In the era of precision radiotherapy, intensity-modulated radiotherapy and volumetric modulated arc therapy (VMAT), which create a high dose gradient between the tumor target and organs at risk (6,7), are extensively used. Therefore, quality assurance (QA) methods that ensure the accuracy of dose delivery are essential. As a method for performing delivered dose QA, in vivo dosimetry (IVD) has significant potential.
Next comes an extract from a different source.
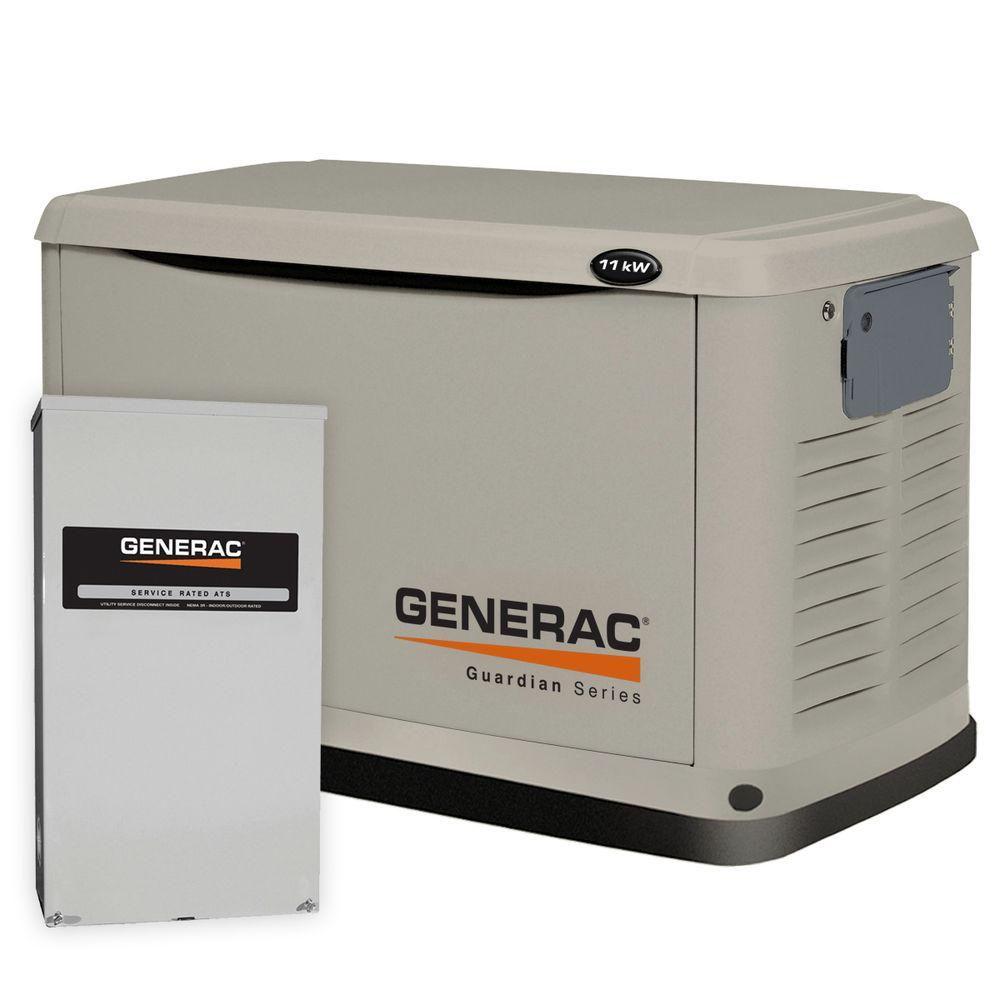 11,000-Watt Air Cooled Automatic Standby Generator with 200 Amp SE Rated Transfer Switch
IVD methods include: (I) point dose measured by tools such as thermoluminescence dosimetry (8), metal oxide semiconductor field-effect transistor (9); (II) electronic portal imaging device (EPID)-based two-dimensional (2D) or three-dimensional (3D) dose reconstruction (9-11); (III) transmission dosimeter-based beam measurement (12,13); and (IV) log file-based dose reconstruction (14). Among them, EPID-based IVD has received considerable attention in recent years (9,15-18).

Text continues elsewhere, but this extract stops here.